Cleveland Rocks, Rolls and Steals the Show!

by Winnie McCroy
EDGE Editor
Thursday Aug 14, 2014

This article is from the May 2014 issue of EDGE Digital Magazine.

Seasoned travelers and erudite urban dwellers, beware! In the wild and woolies of middle America, Cleveland is a hidden treasure, a bastion of progressive thinking in the midst of the otherwise conservative state of Ohio. Put aside all thoughts to the contrary, because it is impossible not to have a great time in this charming city.

I tried my best to turn up my nose at what locals call "the North Coast" of Lake Erie, but before the plane even touched the tarmac, the verdant green landscape of the Forest City had made a deep impression.

And this beauty isn't just skin deep. Cleveland won the bid for Gay Games 9 and this week tens of thousands of participants and spectators have descended on what was once referred to as "the mistake on the lake." Well, no more.

Reinventing the Rust Belt

The lush new InterContinental is a good bet for those who want to be close to University Circle and its museums, but the no-smoking (even outside) policy can be hard for some revelers to bear. Downtown's Renaissance Hotel is a better fit for those who want to be in the middle of the action and offers the reliable reputation of the Marriott hotel chain.

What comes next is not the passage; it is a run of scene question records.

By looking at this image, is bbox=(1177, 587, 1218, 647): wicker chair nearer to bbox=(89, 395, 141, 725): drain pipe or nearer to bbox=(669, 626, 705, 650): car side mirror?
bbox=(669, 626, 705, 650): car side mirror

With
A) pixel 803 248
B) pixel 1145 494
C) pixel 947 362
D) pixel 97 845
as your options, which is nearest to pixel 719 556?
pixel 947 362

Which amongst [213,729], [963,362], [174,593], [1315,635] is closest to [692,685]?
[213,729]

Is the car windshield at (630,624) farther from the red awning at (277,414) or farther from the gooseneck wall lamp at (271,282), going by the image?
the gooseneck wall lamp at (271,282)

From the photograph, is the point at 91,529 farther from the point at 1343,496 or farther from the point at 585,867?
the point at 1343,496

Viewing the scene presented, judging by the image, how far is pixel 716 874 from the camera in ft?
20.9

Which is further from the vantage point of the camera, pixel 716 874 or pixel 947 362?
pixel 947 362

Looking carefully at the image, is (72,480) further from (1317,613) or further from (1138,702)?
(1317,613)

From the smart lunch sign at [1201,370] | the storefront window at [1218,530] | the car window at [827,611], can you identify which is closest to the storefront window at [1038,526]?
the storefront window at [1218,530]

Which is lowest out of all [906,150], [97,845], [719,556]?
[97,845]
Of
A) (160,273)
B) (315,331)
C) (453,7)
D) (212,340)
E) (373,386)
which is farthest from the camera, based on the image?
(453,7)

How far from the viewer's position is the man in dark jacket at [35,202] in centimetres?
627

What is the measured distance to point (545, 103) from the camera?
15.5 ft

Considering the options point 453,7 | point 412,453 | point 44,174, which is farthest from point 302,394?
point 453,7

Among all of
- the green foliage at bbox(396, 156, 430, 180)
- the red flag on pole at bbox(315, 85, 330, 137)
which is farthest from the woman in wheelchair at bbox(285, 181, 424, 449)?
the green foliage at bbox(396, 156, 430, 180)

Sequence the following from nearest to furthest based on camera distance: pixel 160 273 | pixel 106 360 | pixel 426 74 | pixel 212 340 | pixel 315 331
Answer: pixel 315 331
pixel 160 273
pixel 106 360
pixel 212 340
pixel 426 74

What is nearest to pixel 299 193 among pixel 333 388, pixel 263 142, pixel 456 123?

Clevelanders are natural hosts. Restaurateurs offer their guests an array of seasonally inspired culinary creations, and patrons at local watering holes actually approach visitors to introduce themselves! As a New Yorker, this is a phenomenon I'd only experienced in Lifetime movies about small towns.

There are approximately 300,000 people living in the metro area, and tourism is the fourth-largest industry in this former steel town. Downtown there is a real urban feel, with plenty of people bustling around and lots of worthwhile diversions. And outside of the city proper, in areas like Ohio City or Tremont, it seems as though everyone is creating his own funky little scene.

As a lot, Clevelanders are loaded with moxie and mettle, ready to lift the entire city by the bootstraps and show the world that progress has not passed Cleveland by. They are also avid art lovers, and thanks to endowments made by prominent Cleveland industrialists, there is a wealth of theaters, music halls and museums that compete with those in cities twice the size.

Cultural Cleveland

Cleveland is a city of theaters: Its Theater District is the second largest in the U.S., after New York City, with 10 performance spaces crammed into historic Playhouse Square. It has the largest performing-arts center (second to New York's Lincoln Center), featuring a lobby adorned with historic murals by James Daugherty, an award-winning American modernist painter who went from producing propaganda posters for government agencies to painting elaborate (and sometimes controversial) murals filled with vividly colored, often violent scenes.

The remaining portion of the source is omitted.